Plasmon-induced excited-state catalysis understood via embedded correlated wavefunction theory

Metallic nanoparticles (MNPs) with nearly-free-electron-like valence electrons have enhanced ability to scatter/absorb light by means of local surface plasmon resonances (LSPRs). Such LSPRs produce amplified electric fields that can excite molecules or other materials coupled to the MNPs. Photocatalysis mediated by MNPs exploits this unique optical phenomenon. First-principles quantum mechanics can aid in understanding such light-driven chemistry but the methods used must properly account for both electronic excitations and surface reactions. Embedded correlated wavefunction (ECW) theory is ideally suited for this purpose, wherein the extended surface is described by an embedding potential derived from density functional embedding theory (DFET).
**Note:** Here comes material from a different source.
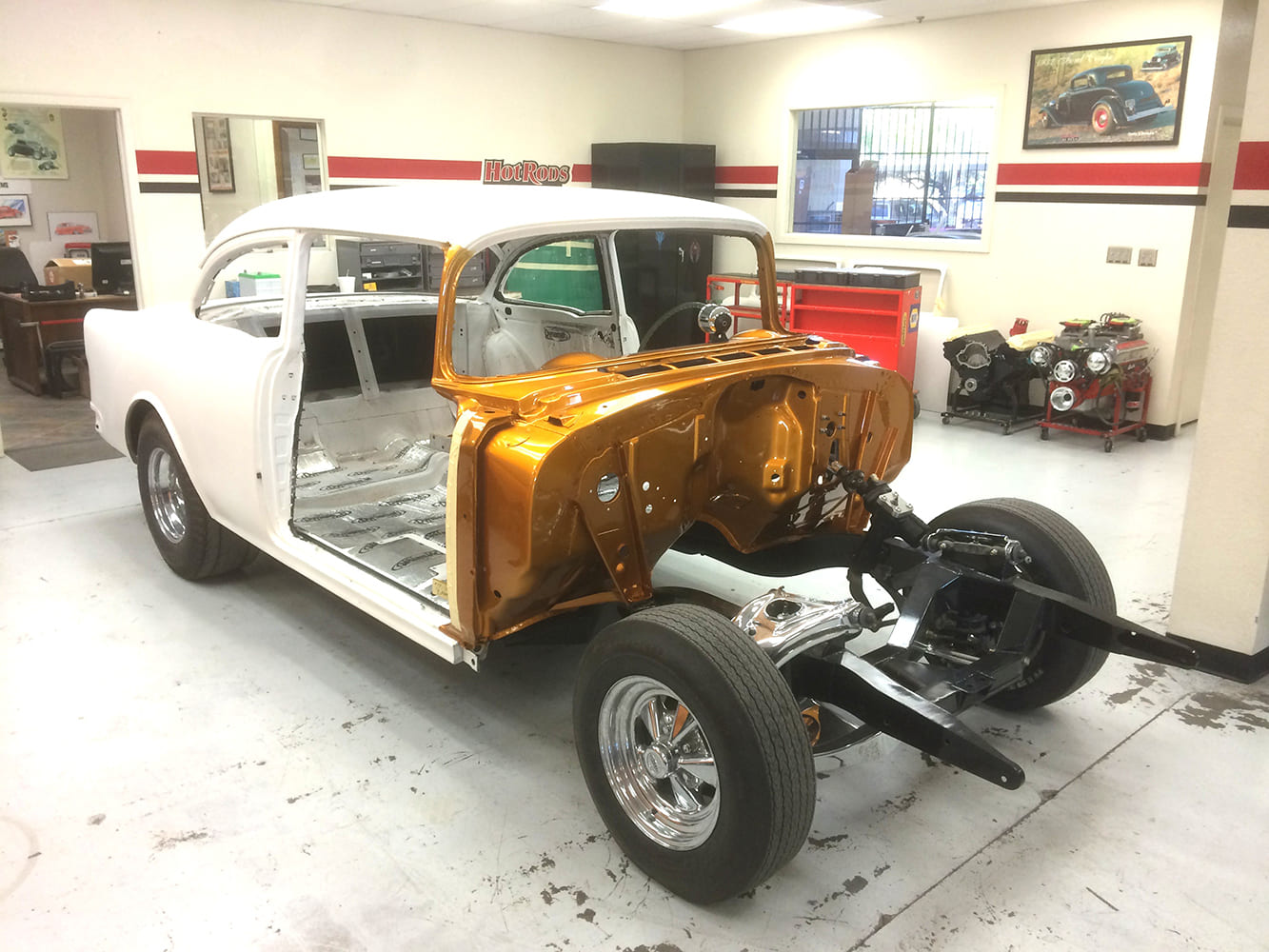 Reproduction body for the 55 Chevy Gasser project showing the custom PPG Pagan Gold firewall and independent front suspension roller chassis.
The chemical reaction then is treated with CW theory subject to this DFET-derived potential. ECW calculations of a variety of endoergic reactions on pure and doped surface-plasmon-active metals reveal that enhanced kinetics can occur on excited-state reactive potential energy surfaces accessed via plasmon-enhanced light absorption or resonance energy transfer. Our calculations explain experimentally observed plasmon-driven enhanced rates and suggest candidate MNPs for photocatalytic nanoplasmonics.